In realtà possiamo andare oltre il discorso di Mathieu e affermare che, per quel tanto che il risultato dell’inferenza intende affermare che “la realtà è realtà” e “l’apparenza non è realtà”, esso nega di fatto la tesi di partenza che afferma: “l’apparenza è reale”. La constatazione da cui parte l’inferenza non è vera, ma allora la stessa inferenza risulta falsificata, in quanto essa doveva dare ragione della realtà dell’apparenza. Bradley così introduce l’Assoluto per togliere una contraddizione che o non esiste o non viene tolta.

Se il principio dell’inferenza impostata da Bradley è la posizione di due verità categoriche reciprocamente escludentesi, il risultato a cui egli arriva è la posizione della falsità della tesi - “l’apparenza è reale” - e della verità dell’antitesi - “l’apparenza è irreale” -. La dialettica di Bradley cioè non si limita a negare l’astrattezza del contenuto della tesi che afferma la realtà dell’apparenza, non mostra cioè che non è possibile assolutizzare la realtà dell’apparenza, bensì nega il contenuto stesso della tesi: l’apparenza non esiste nell’Assoluto, cioè nella realtà.

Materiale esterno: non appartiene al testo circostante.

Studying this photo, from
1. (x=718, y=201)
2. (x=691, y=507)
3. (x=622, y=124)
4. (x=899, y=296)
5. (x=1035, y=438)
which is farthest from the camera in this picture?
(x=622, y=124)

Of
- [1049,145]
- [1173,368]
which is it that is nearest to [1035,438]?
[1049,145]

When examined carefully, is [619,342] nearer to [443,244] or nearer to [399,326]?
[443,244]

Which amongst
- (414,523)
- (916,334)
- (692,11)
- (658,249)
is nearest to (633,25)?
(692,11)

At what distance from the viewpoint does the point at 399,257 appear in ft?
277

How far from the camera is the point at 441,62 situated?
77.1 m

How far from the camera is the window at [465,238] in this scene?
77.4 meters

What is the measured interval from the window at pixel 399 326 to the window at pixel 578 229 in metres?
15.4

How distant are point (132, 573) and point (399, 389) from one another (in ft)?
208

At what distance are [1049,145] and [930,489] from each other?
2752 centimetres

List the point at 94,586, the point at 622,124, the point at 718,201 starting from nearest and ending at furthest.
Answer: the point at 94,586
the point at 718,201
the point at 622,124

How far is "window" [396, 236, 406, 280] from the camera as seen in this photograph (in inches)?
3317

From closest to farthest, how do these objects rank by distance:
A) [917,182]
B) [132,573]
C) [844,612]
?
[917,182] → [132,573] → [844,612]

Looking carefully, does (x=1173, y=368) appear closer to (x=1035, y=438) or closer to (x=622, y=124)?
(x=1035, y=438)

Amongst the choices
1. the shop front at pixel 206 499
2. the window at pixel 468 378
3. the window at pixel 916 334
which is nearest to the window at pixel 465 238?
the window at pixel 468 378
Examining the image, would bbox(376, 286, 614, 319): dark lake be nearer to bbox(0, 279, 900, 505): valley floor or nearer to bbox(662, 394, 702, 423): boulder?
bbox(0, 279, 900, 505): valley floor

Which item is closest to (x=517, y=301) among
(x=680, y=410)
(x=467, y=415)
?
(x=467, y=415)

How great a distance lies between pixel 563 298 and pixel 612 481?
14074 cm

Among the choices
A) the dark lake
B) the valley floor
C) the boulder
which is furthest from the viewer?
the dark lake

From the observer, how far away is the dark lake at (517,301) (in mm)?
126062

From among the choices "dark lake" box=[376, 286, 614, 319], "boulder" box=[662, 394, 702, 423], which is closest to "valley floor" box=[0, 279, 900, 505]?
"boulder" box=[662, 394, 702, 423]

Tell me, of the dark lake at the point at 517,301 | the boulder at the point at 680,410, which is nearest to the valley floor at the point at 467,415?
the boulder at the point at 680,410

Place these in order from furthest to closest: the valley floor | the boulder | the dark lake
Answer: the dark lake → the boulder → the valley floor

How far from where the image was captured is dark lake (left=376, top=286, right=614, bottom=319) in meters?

L’apparenza, la cui realtà è dichiarata innegabile, è nulla.

L’esperienza attesta un contenuto positivo che è in realtà inesistente. Con ciò Bradley non viene a negare solamente il punto di partenza dell’inferenza, ma anche il principio secondo cui “ciò che appare, per la sola ragione che appare, indubitabilmente è”. Il risultato dell’inferenza di Bradley perciò implica la negazione di uno dei principi primi della metafisica: la positività dell’esperienza.

Il risultato è che Bradley nega contraddittoriamente la realtà dell’apparenza e propone un’inferenza le cui conclusioni negano le premesse.